### Stated task
Resume the post about the centos.img disk usage puzzle, carrying it on from its final sentence.

### Article
I had a very interesting conversation with my friend T.H yesterday, and it all turned into an interesting disk usage puzzle for a Saturday night.
So he says, here’s a rebus to solve. Take a look at these:
$ ls -l /mnt/vbox/centos.img -rw------- 1 alc alc 8589935104 Mar 15 20:32 /mnt/vbox/centos.img
$ du -sk /mnt/vbox/centos.img 1002388 /mnt/vbox/centos.img
$ df -hT | egrep "File|vbox" Filesystem Type Size Used Avail Use% Mounted on /dev/sda5 ext4 20G 5.8G 13G 31% /mnt/vbox
# dumpe2fs /dev/sda5 | grep "Block size" dumpe2fs 1.42.5 (29-Jul-2012) Block size: 4096
And tell me, what’s the size of the centos.img file?
So what do we know?

### Information provided
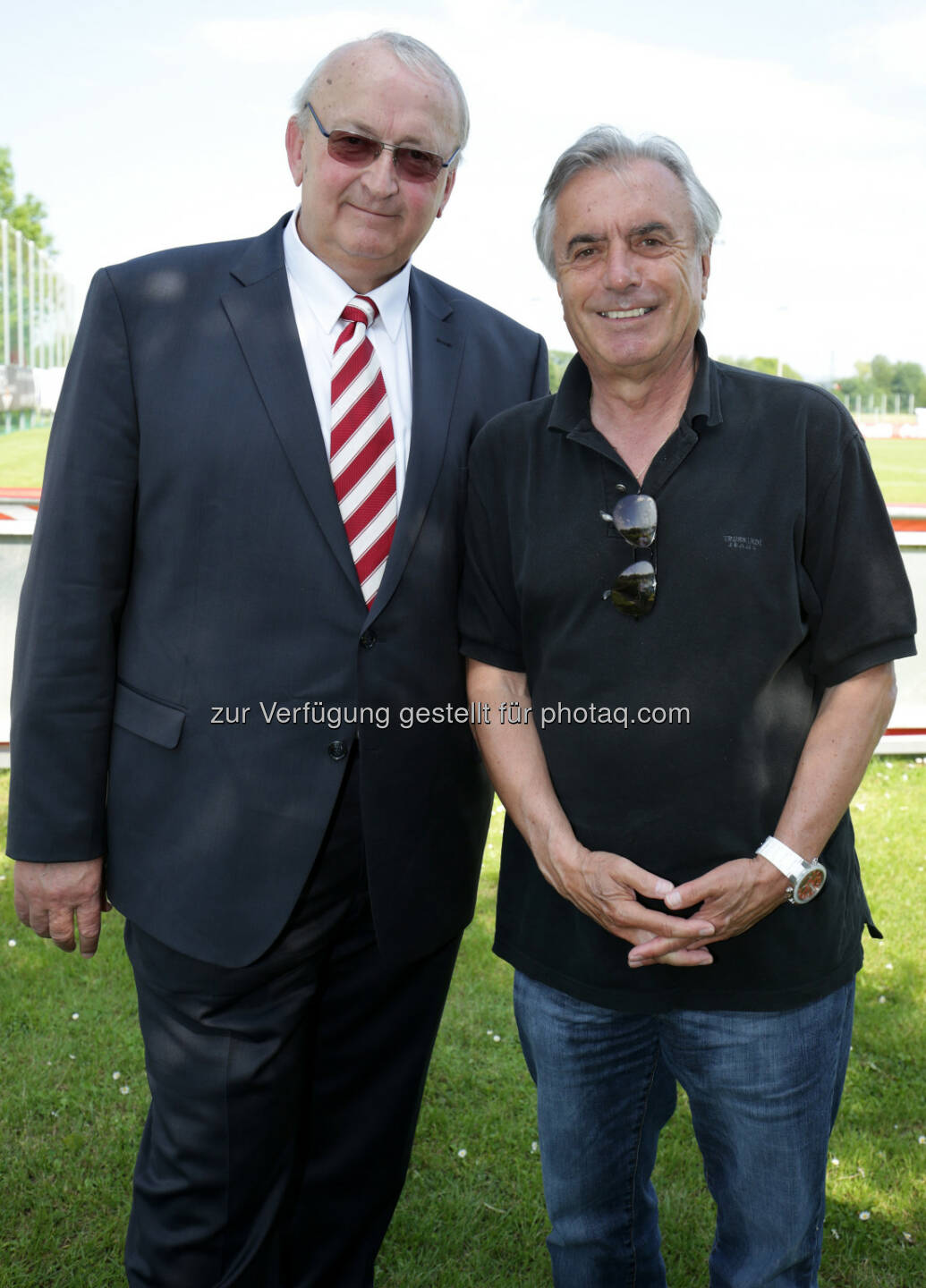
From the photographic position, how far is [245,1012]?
2389 millimetres

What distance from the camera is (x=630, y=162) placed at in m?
2.05

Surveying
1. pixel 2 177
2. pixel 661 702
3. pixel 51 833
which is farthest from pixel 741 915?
pixel 2 177

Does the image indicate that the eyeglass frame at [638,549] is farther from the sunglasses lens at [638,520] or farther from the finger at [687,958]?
the finger at [687,958]

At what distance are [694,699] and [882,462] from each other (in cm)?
2248

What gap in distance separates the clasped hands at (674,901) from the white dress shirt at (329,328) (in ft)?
2.92

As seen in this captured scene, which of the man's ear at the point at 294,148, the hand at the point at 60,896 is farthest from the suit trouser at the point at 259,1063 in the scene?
the man's ear at the point at 294,148

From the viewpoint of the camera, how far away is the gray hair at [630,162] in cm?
205

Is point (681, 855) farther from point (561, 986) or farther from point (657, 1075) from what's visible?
point (657, 1075)

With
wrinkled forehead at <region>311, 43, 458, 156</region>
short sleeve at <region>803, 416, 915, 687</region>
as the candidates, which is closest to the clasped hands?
short sleeve at <region>803, 416, 915, 687</region>

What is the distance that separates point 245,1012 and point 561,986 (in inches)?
28.1

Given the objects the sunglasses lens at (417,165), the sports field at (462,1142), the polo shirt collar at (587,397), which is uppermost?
the sunglasses lens at (417,165)

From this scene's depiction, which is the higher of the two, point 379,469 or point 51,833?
point 379,469

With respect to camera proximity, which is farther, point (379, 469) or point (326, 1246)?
point (326, 1246)

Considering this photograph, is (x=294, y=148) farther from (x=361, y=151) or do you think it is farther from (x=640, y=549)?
(x=640, y=549)
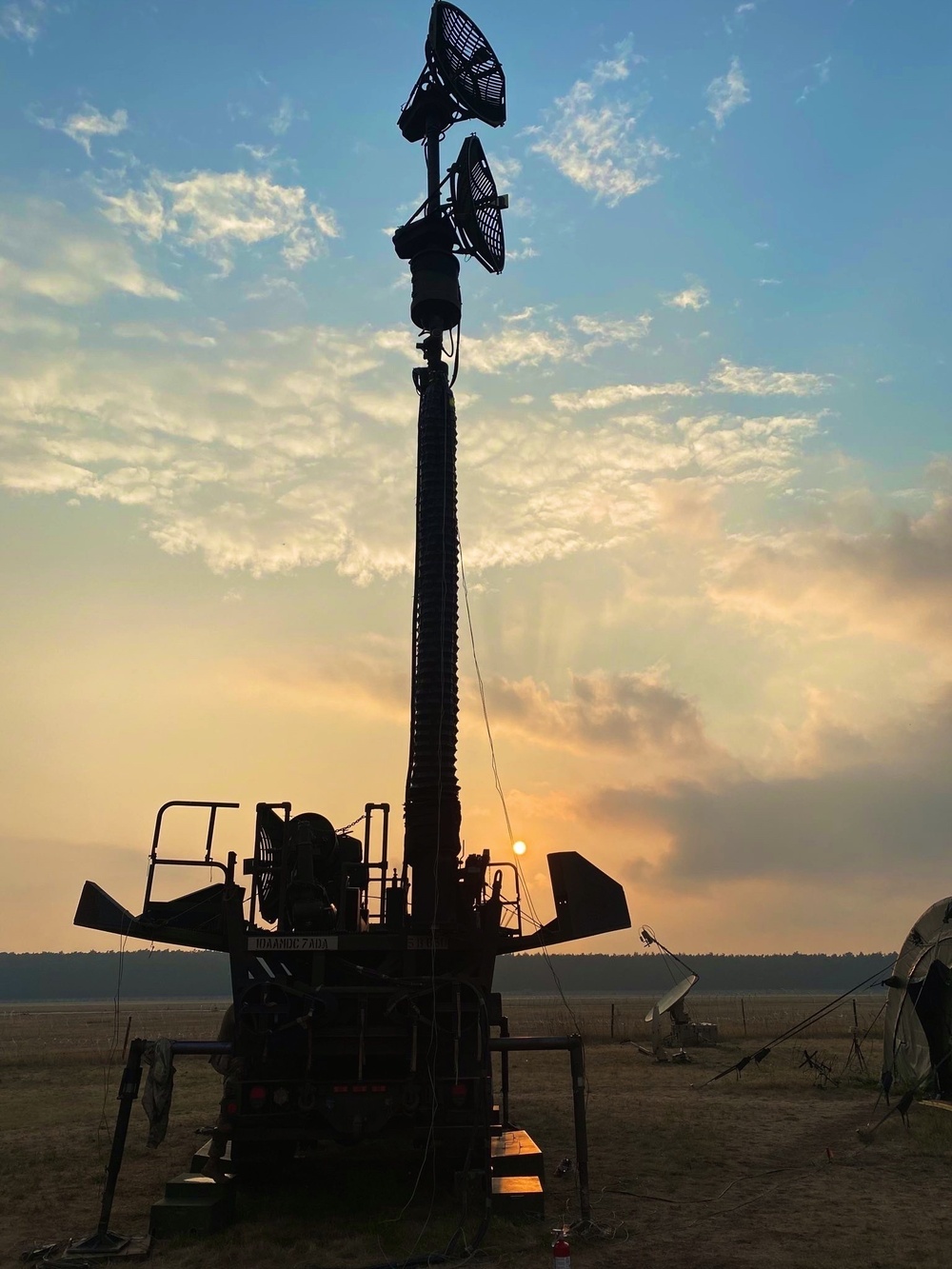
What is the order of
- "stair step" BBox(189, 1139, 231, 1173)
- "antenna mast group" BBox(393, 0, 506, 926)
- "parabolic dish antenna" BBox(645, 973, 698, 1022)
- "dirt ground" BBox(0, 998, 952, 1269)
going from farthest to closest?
"parabolic dish antenna" BBox(645, 973, 698, 1022), "antenna mast group" BBox(393, 0, 506, 926), "stair step" BBox(189, 1139, 231, 1173), "dirt ground" BBox(0, 998, 952, 1269)

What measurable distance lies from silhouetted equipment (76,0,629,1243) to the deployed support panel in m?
0.02

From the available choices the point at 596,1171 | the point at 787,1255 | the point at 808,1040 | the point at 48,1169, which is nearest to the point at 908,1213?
the point at 787,1255

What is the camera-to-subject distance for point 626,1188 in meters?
11.9

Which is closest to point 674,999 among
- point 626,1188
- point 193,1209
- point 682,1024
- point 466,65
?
point 682,1024

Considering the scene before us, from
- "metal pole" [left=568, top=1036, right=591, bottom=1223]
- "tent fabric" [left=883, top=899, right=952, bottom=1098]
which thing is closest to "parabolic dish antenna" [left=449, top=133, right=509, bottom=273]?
"metal pole" [left=568, top=1036, right=591, bottom=1223]

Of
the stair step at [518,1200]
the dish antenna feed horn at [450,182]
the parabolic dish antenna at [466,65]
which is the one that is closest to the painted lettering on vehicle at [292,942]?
the stair step at [518,1200]

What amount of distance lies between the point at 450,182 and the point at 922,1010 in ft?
56.7

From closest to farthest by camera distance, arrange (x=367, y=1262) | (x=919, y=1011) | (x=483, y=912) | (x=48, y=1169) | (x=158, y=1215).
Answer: (x=367, y=1262) < (x=158, y=1215) < (x=483, y=912) < (x=48, y=1169) < (x=919, y=1011)

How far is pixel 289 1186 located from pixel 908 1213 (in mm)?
7050

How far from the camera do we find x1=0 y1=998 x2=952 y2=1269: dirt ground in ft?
30.1

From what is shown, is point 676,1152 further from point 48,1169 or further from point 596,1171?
point 48,1169

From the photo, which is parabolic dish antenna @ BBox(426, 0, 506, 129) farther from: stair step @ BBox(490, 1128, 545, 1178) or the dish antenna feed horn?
stair step @ BBox(490, 1128, 545, 1178)

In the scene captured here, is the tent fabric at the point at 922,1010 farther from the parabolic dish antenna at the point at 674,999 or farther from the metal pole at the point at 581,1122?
the parabolic dish antenna at the point at 674,999

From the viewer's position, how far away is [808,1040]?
35000 mm
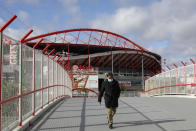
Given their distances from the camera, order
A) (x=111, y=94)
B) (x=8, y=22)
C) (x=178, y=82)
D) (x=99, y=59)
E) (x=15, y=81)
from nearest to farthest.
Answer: (x=8, y=22) < (x=15, y=81) < (x=111, y=94) < (x=178, y=82) < (x=99, y=59)

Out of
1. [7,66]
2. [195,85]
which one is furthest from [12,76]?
[195,85]

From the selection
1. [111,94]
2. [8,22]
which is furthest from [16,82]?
[111,94]

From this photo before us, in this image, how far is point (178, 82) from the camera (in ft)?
50.7

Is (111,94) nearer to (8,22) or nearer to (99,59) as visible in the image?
(8,22)

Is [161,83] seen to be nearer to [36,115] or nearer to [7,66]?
[36,115]

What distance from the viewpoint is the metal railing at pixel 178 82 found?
45.8ft

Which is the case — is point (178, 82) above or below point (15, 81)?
below

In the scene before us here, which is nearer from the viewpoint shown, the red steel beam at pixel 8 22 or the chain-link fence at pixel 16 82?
the red steel beam at pixel 8 22

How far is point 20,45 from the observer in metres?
4.97

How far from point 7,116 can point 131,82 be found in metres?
56.4

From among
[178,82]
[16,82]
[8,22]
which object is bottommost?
[178,82]

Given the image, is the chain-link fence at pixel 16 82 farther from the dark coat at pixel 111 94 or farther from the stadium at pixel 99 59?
the stadium at pixel 99 59

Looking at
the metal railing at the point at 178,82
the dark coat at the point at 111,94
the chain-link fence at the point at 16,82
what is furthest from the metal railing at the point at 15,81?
the metal railing at the point at 178,82

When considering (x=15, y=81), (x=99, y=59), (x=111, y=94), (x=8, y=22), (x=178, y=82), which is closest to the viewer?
(x=8, y=22)
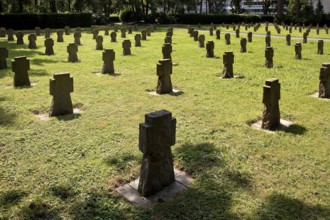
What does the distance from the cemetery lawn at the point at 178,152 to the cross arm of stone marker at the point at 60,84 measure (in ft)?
1.97

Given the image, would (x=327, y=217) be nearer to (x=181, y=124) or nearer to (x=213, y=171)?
(x=213, y=171)

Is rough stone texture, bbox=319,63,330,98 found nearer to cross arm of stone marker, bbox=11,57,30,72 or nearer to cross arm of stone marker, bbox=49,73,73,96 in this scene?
cross arm of stone marker, bbox=49,73,73,96

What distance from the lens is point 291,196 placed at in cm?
436

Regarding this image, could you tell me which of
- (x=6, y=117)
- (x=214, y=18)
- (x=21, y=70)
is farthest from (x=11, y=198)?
(x=214, y=18)

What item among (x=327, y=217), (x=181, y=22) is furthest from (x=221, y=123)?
(x=181, y=22)

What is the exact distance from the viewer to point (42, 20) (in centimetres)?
3731

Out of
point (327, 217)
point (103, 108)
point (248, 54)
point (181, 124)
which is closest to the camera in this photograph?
point (327, 217)

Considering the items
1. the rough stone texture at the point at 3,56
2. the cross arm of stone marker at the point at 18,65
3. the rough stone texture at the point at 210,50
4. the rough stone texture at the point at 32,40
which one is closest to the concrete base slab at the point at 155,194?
the cross arm of stone marker at the point at 18,65

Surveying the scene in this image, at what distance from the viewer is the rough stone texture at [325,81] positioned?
8.52m

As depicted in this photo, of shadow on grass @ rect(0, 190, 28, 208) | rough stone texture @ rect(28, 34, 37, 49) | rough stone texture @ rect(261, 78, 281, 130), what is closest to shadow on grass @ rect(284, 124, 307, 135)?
rough stone texture @ rect(261, 78, 281, 130)

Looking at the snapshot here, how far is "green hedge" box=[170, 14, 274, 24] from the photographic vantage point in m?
51.6

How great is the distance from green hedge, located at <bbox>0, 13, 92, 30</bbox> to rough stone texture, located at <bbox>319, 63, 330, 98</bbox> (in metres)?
34.2

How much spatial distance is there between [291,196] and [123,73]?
29.8 ft

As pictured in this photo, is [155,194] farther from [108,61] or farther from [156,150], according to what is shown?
[108,61]
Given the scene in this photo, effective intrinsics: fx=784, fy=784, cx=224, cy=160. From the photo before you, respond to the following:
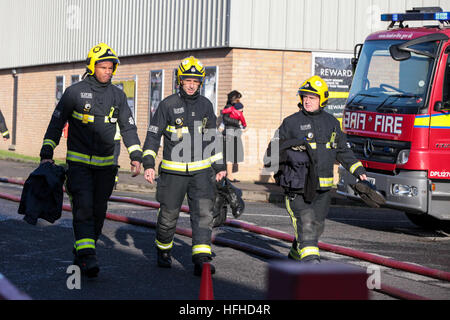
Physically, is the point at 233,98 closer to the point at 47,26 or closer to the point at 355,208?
the point at 355,208

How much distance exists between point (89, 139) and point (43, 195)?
669 millimetres

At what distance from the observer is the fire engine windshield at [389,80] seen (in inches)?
436

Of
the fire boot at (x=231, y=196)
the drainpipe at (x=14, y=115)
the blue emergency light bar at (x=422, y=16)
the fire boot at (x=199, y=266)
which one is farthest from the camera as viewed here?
the drainpipe at (x=14, y=115)

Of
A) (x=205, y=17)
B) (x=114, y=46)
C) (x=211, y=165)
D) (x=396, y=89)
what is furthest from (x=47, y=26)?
(x=211, y=165)

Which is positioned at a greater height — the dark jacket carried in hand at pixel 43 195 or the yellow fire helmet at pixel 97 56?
the yellow fire helmet at pixel 97 56

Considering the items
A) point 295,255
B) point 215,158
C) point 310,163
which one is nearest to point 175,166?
point 215,158

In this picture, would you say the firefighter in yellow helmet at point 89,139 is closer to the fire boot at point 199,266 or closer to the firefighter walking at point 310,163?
the fire boot at point 199,266

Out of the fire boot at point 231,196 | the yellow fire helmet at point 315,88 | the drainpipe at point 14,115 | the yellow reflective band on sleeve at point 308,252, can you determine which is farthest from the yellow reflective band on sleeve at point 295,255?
the drainpipe at point 14,115

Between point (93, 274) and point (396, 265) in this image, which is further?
point (396, 265)

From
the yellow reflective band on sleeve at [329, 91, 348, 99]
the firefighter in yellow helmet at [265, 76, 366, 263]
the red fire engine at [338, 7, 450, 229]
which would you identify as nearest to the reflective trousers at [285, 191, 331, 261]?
the firefighter in yellow helmet at [265, 76, 366, 263]

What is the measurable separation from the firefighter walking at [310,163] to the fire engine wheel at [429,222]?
5073 millimetres

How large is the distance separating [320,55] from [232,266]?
11764mm

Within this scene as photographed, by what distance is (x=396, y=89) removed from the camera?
11.4 metres

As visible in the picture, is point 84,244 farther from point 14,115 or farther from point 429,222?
point 14,115
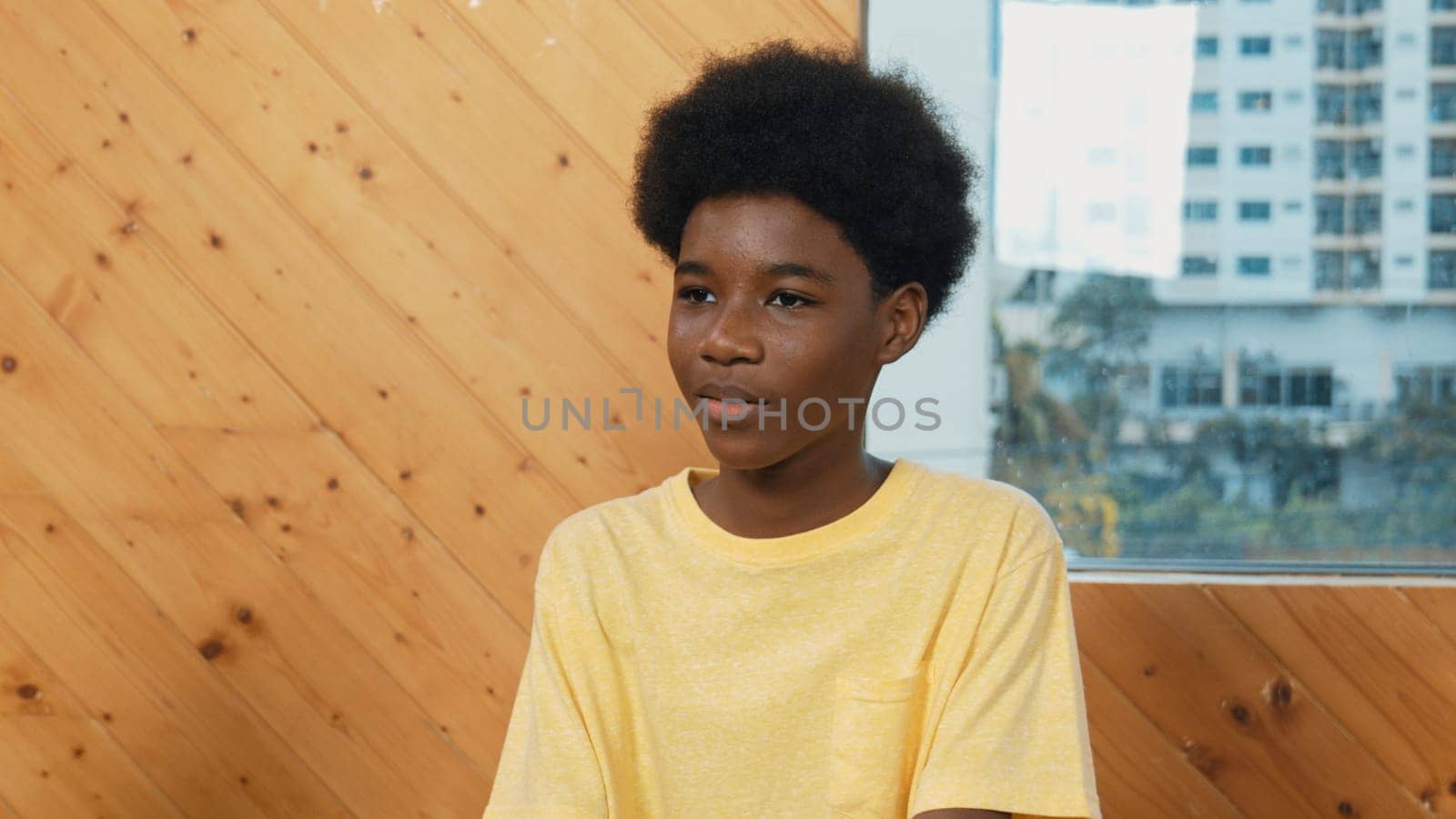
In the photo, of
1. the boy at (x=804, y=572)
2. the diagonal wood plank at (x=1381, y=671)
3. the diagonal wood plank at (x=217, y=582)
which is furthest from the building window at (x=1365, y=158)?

### Result of the exercise
According to the ls listing, the file size is ~8GB.
The du command’s output shows the file space usage of 1002388 KB, what would be roughly 1GB.
The df reported disk usage says there’re 5.8GB of space in use and 13GB available out of total 20GB. Filesystem is ext4 with a block size of 4096B, or 4KB.
Exploring Info Pages
Assuming the centos.img file size is 8GB, how is that possible that df shows only 5.8GB in use and du reports the file’s size of 1GB?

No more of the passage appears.